In this day and age, I cannot believe that net admins and/or security system installers are so ill-informed that they would even consider exposing an IoT device to the internet.

There should be a law... expose a device to the world and it gets hacked, you get prosecuted.

Sell any device that doesn't include a warning to lock it behind a firewall, you get prosecuted.

No "get out of jail free" card for pleading "I didn't know better!"

When are people going to wake up to reality???

The vast majority of networks do NOT have anyone qualified as a network admin or security admin. Most networks are ran by folks who want Internet, call up the ISP, sign a contract, have the ISP person come out and setup the modem/ODN/Magic Box and Presto!

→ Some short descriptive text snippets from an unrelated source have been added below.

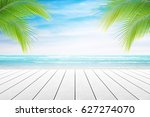 empty wooden table and palm... | Shutterstock . vector #627274070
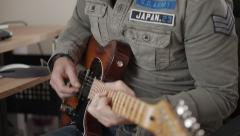 Track left and right of man playing electric guitar Stock Footage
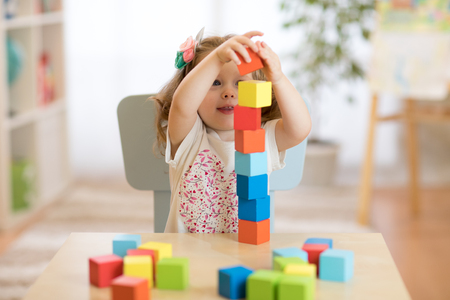 Kid girl playing with block toys in day care center
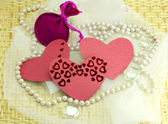 Hearts, pebbles, woven cloth on wood — Stock Photo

An Internet connected Network. Bonus, most ISP routers have very limited firewalls and by default let all outbound traffic escape. So once that Ring/FuYang/Whatever IOT gizmo gets compromised, bogus traffic flows unimpeded to the targeted victim(s).

Most ISPs don't care. If a customer network floods the Internet with DDOS traffic, BONUS for the ISP. They can charge "Over the usage Cap" fees! MOOR PROFIT!